"We shouldn't any of us be afraid of teaching protective measures to save lives"
About this Quote
"Be afraid" is doing heavy lifting. Fear here isn't just personal anxiety; it's social punishment - the dread of being labeled paranoid, political, or naive for advocating safety practices. By naming fear rather than ignorance, Douglas implies most people already know what to do; they just don't want the heat that comes with saying it out loud. The line also treats "teaching" as the intervention, not policing. That choice signals trust in knowledge and routine over surveillance and punishment, a subtle but significant ideological tilt.
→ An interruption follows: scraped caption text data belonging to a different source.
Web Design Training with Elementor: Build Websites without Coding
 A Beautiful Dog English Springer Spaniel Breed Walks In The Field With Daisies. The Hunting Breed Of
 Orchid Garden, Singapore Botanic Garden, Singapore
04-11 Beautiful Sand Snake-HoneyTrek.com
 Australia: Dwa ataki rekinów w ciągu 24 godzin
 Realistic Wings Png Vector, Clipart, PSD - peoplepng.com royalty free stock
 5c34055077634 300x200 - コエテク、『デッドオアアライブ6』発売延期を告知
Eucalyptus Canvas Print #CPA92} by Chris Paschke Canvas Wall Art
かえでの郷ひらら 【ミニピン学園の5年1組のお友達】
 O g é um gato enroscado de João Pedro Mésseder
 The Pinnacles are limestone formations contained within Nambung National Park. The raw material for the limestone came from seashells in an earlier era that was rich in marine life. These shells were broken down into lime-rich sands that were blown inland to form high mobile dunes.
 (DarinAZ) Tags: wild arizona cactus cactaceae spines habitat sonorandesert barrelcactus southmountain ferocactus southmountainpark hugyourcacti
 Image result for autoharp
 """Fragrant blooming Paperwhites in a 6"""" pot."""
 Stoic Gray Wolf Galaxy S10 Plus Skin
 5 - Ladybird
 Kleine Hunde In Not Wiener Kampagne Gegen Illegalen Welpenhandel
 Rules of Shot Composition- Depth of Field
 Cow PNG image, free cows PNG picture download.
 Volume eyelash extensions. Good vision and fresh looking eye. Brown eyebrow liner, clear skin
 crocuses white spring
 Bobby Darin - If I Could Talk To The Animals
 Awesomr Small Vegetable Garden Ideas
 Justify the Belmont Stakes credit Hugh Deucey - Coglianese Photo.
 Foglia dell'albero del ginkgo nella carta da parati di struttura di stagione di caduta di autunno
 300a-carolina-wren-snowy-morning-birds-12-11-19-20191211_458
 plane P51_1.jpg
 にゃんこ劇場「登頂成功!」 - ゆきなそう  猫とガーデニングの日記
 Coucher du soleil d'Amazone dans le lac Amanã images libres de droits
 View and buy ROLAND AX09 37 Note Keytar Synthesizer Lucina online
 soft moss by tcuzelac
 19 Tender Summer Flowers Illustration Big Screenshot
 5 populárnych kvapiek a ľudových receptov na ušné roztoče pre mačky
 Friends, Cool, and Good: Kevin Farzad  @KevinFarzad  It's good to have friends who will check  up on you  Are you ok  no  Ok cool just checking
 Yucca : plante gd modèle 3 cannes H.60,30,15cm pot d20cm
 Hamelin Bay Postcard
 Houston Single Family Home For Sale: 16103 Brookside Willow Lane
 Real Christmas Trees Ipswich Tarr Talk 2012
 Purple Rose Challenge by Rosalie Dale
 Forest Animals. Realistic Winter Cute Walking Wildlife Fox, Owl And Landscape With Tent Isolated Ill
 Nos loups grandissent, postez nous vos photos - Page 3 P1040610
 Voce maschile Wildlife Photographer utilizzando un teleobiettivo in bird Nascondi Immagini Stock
The phrase "protective measures" is an intentional umbrella. It can comfortably cover everything from masks to sex ed to seatbelts to consent training - any domain where prevention is mocked as overreaction until the harm is undeniable. As a celebrity rather than a scientist or official, Douglas's authority isn't technical; it's cultural. The intent is normalization: to make life-saving habits feel like ordinary caretaking, and to recast public safety not as a partisan signal but as a basic, teachable skill.
Quote Details
| Topic | Teaching |
|---|---|
| Source | Help us find the source |
| Cite |
Citation Formats
APA Style (7th ed.)
Douglas, Kyan. (2026, January 16). We shouldn't any of us be afraid of teaching protective measures to save lives. FixQuotes. https://fixquotes.com/quotes/we-shouldnt-any-of-us-be-afraid-of-teaching-113974/
Chicago Style
Douglas, Kyan. "We shouldn't any of us be afraid of teaching protective measures to save lives." FixQuotes. January 16, 2026. https://fixquotes.com/quotes/we-shouldnt-any-of-us-be-afraid-of-teaching-113974/.
MLA Style (9th ed.)
"We shouldn't any of us be afraid of teaching protective measures to save lives." FixQuotes, 16 Jan. 2026, https://fixquotes.com/quotes/we-shouldnt-any-of-us-be-afraid-of-teaching-113974/. Accessed 12 Feb. 2026.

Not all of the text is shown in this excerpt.